**Your goal:**
Omit all pictures. Quote the lines from the one with "Handmade Rubberized Style" through the end of the listing below, exactly as they appear.

**Records supplied:**
◆ ◆ ◆ ◆

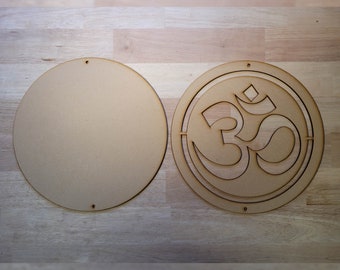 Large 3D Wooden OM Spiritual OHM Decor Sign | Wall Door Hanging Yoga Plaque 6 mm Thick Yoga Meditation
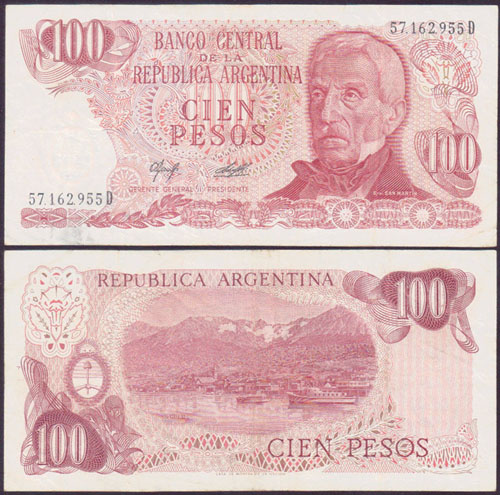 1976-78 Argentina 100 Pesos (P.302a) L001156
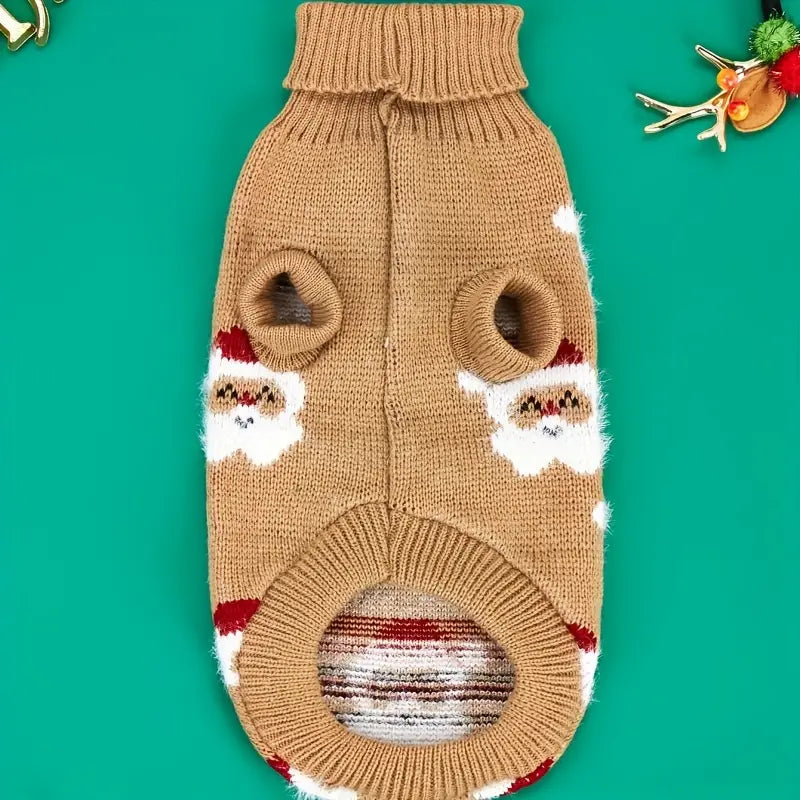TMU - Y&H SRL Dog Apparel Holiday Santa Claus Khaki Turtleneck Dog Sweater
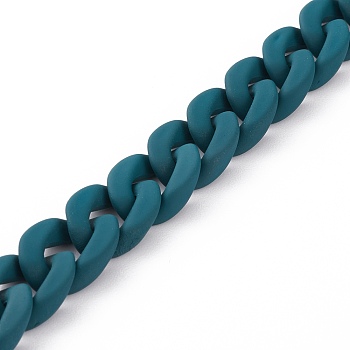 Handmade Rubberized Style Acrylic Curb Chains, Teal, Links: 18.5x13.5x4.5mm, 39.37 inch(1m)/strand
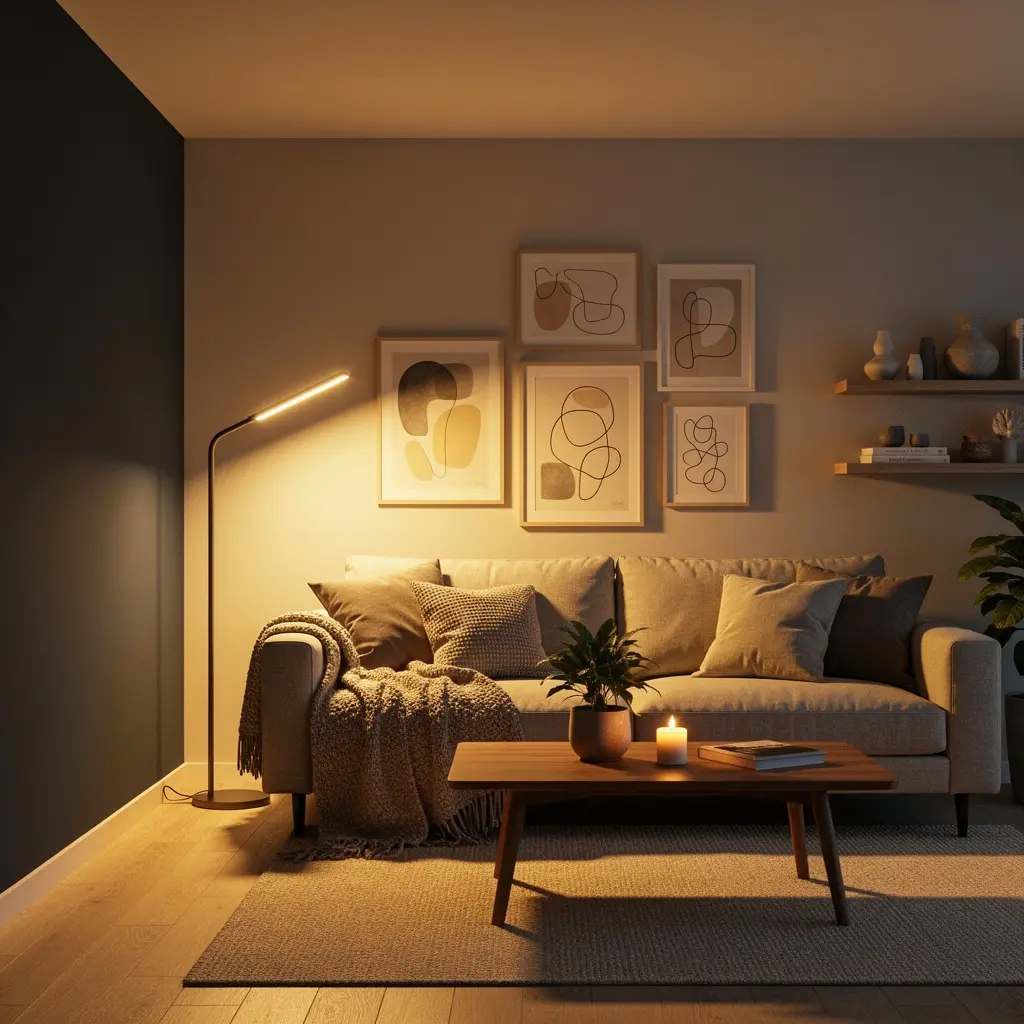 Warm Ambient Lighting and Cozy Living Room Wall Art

◆ ◆ ◆ ◆

**Output below:**
 Handmade Rubberized Style Acrylic Curb Chains, Teal, Links: 18.5x13.5x4.5mm, 39.37 inch(1m)/strand
 Warm Ambient Lighting and Cozy Living Room Wall Art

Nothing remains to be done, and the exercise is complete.